Elya approached quietly and sat beside him.

"No one's sleeping easy," she said. "Especially not after today."

Kairo didn't answer right away.

"They called me a revenant again. Said I was 'unwritten.'"

Elya sighed. "You're starting to sound more like a myth than a man."

"Maybe I was. Once. And maybe I broke something I wasn't supposed to."

Elya leaned back on her hands, watching the stars.

"If that's true," she said, "then maybe you're here now because someone has to fix what broke."

He turned to her.

"What if it can't be fixed?"

"Then we build something new from the wreckage."

They sat in silence, letting the wind pass over them.

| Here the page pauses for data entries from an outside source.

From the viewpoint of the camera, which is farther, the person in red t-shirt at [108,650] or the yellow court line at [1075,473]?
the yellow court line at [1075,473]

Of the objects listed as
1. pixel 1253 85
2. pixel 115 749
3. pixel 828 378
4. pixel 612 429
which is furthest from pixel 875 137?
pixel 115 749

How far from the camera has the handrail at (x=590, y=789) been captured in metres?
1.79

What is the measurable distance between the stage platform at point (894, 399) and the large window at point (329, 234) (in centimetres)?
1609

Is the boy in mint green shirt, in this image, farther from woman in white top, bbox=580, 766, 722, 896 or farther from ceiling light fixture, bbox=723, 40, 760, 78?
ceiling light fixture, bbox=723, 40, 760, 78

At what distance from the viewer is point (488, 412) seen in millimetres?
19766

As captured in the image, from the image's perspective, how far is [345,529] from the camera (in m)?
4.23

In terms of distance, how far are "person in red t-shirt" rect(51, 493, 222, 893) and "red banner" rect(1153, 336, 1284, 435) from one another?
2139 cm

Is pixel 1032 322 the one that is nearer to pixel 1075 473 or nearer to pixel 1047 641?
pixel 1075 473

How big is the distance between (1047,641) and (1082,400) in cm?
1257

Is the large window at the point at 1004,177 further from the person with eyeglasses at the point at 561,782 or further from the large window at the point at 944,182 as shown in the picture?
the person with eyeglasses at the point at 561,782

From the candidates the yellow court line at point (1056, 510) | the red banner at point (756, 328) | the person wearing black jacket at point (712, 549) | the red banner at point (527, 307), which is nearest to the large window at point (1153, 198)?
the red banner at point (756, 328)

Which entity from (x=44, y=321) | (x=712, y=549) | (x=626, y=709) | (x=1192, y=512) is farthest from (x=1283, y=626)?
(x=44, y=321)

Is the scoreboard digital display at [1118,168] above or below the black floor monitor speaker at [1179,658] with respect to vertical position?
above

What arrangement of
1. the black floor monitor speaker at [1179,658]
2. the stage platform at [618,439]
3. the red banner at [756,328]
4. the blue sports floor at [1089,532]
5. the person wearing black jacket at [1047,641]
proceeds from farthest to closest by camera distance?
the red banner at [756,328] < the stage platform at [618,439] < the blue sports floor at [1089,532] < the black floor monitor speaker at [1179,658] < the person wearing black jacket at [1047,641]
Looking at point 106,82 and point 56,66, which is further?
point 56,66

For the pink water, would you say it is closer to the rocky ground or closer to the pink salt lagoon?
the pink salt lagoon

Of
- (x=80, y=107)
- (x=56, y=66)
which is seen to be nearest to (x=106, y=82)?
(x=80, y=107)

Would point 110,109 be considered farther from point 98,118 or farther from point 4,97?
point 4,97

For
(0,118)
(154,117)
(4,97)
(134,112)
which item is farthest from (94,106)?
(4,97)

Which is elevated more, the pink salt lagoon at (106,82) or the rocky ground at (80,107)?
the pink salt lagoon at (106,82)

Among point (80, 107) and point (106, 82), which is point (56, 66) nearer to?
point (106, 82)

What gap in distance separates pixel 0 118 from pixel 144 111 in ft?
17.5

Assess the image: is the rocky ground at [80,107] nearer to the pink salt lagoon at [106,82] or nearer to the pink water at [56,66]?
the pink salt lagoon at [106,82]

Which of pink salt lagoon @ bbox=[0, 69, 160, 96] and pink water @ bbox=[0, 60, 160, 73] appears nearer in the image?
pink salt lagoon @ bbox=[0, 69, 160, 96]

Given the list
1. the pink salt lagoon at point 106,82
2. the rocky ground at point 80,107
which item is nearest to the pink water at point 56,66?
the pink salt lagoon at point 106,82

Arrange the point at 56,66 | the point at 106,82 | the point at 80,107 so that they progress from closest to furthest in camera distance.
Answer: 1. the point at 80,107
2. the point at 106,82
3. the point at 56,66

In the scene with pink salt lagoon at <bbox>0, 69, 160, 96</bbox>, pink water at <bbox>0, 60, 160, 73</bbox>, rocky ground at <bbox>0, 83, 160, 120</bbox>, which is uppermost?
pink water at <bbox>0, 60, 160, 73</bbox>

Then, a call came from the far end of the camp.

"Light on the horizon!"

Kairo and Elya stood.

They followed the shout to the edge of the overlook, where Rett and the others gathered. Beyond the hills, in the distance, a faint orange glow shimmered against the sky.

Not fire. Not sunrise.

Torches.

Hundreds of them.

They lit the outline of a massive wall dark, spiked towers rising against the black sky, a fortress carved from basalt and reinforced with silversteel plating. The banners atop the ramparts bore a faded crimson sun.

Redgate.

"It's still standing," Elya whispered.

"For now," Kairo said.

Behind them, the wind carried a faint sound, like drums in the deep.

The Tribunal was coming.

And Kairo knew, as sure as the weight of the halberd in his hands, that Redgate would not survive what came next without a fight that would stain the land forever.